A RCT was performed to explore the effect of aspirin at a medium–high dose (600 mg) on the risk of colorectal cancer, in carriers of hereditary colorectal cancer (CAPP2 trial) and it was found that drug administration was associated with reduced colorectal cancer incidence after 55.7 months (Table 1)

[17]. Despite these findings are very interesting it is unknown whether aspirin may have the same effect at lower doses.

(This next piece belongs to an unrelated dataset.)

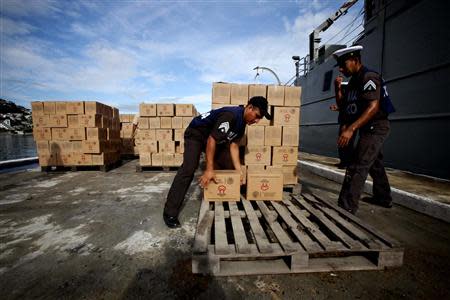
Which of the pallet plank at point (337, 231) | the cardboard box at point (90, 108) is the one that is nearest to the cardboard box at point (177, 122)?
the cardboard box at point (90, 108)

Limited information is available on the chemopreventive effect of aspirin in FAP. In the study performed by Burn et al[16], an international, multicenter, randomized, placebo-controlled trial of aspirin (600 mg/day) and/or resistant starch (RS) (30 g/day) (CAPP1) performed in young FAP patients (from ten to 21 years of age), the daily administration of aspirin 600 mg from one to 12 years did not realize the primary end-point consisting in the reduction of polyp number in the rectum and sigmoid colon. In contrast, the drug treatment significantly reduced the size of polyps (secondary-end-point). These data are promising even if they are not conclusive due to several limitations, such as a lack of standardization of the extent of endoscopic examination and surveillance done by multiple endo-scopists at 12 different treatment centres[16,18].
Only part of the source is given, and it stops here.